Dropout Decay Streaming Experiments

Archived preprint and reproducibility snapshot: https://doi.org/10.5281/zenodo.20616633

This project tests dropout decay only after first finding a model/data regime where static dropout has a real nonzero validation optimum.

The implementation is derived from Andrej Karpathy's nanochat repository: https://github.com/karpathy/nanochat. Only the core tokenizer ideas and foundational causal Transformer architecture are retained. Chat interfaces, deployment scripts, distributed training code, and inference services are not included. The original nanochat MIT copyright and permission notice are retained in derived source files and in LICENSE.

Compliance

All Torch experiment runs are MPS-only. The runner exits before model creation if MPS is unavailable, if PyTorch was not built with MPS, or if PYTORCH_ENABLE_MPS_FALLBACK=1 is set.

Local Data and Environment

The project should not depend on another checkout of nanochat at runtime.
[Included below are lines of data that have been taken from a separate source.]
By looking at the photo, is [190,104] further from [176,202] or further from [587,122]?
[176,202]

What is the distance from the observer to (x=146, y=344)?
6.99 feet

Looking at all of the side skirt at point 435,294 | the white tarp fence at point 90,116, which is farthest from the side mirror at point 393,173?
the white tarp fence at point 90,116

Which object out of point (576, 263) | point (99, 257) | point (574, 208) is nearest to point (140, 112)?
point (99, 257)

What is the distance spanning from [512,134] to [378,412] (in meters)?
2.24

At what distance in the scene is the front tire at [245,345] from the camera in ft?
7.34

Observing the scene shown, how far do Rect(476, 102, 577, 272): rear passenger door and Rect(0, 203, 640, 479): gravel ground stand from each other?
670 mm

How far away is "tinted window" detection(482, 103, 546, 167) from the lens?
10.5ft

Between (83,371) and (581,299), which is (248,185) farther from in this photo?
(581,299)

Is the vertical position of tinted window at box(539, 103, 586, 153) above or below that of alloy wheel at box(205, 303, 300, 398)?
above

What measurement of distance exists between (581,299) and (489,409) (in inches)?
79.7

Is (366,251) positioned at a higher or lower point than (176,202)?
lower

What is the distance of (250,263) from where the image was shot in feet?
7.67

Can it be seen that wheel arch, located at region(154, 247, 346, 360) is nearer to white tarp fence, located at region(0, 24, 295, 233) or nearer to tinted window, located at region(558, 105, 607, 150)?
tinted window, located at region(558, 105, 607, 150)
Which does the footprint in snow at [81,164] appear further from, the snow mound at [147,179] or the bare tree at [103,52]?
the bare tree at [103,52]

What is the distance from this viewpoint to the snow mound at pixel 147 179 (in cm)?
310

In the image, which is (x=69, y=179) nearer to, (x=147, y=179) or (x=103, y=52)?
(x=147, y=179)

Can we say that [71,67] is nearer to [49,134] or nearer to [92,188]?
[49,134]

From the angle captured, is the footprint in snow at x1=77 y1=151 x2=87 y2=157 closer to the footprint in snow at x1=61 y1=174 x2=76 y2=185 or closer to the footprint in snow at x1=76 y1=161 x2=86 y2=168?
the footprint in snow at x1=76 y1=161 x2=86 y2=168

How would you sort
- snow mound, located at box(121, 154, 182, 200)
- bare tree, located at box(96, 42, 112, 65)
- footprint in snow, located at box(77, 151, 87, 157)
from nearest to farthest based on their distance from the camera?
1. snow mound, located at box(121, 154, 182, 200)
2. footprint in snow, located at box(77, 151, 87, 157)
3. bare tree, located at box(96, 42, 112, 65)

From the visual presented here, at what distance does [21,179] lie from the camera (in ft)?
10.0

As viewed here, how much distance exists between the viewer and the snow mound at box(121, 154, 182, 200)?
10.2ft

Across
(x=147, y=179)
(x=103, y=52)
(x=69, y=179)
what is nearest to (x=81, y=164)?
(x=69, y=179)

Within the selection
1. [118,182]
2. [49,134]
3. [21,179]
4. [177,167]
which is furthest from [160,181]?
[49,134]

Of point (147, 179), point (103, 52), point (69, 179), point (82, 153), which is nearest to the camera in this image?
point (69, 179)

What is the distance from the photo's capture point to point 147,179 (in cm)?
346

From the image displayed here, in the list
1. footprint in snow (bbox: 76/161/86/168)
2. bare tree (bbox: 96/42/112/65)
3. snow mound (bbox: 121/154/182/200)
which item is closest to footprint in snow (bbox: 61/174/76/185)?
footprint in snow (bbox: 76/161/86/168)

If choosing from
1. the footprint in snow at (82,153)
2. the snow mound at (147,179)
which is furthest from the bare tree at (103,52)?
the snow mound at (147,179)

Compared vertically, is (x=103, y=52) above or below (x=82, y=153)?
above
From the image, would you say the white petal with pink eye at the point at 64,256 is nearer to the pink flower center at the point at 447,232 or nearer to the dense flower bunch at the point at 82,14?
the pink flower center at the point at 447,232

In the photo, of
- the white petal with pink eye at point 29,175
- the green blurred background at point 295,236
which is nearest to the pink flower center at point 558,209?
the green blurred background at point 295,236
Use the project-local package and either:

  • --use-cached-data --cache-dir .cache/dropout_decay to reuse the local tokenizer and encoded token array; or
  • --corpus / --corpus-glob to build a fresh local cache from a source corpus.

The curated repo-local data artifacts are:

  • data/openwebtext10k/base_data_climbmix/shard_*.parquet
  • data/openwebtext10k/openwebtext10k.txt
  • data/tinystories/train-00000-of-00004.parquet
  • data/wikitext103_raw/train-00001-of-00002.parquet

The existing repo-local caches are:

  • .cache/dropout_decay/tokenizer-v4096.json
  • .cache/dropout_decay/tokens-v4096-uint16.npy
  • .cache/dropout_decay_tinystories/tokenizer-v4096.json
  • .cache/dropout_decay_tinystories/tokens-v4096-uint16.npy
  • .cache/dropout_decay_wikitext103/tokenizer-v4096.json
  • .cache/dropout_decay_wikitext103/tokens-v4096-uint16.npy
  • .cache/dropout_decay_openwebtext10k_8m/tokenizer-v4096.json
  • .cache/dropout_decay_openwebtext10k_8m/tokens-v4096-uint16.npy
  • .cache/dropout_decay_tinystories_8m/tokenizer-v4096.json
  • .cache/dropout_decay_tinystories_8m/tokens-v4096-uint16.npy
  • .cache/dropout_decay_wikitext103_8m/tokenizer-v4096.json
  • .cache/dropout_decay_wikitext103_8m/tokens-v4096-uint16.npy

Use a project-local Python environment with MPS-capable PyTorch, for example .venv/bin/python. Attribution to nanochat remains in the source and docs, but experiment commands should not point into a separate nanochat repository.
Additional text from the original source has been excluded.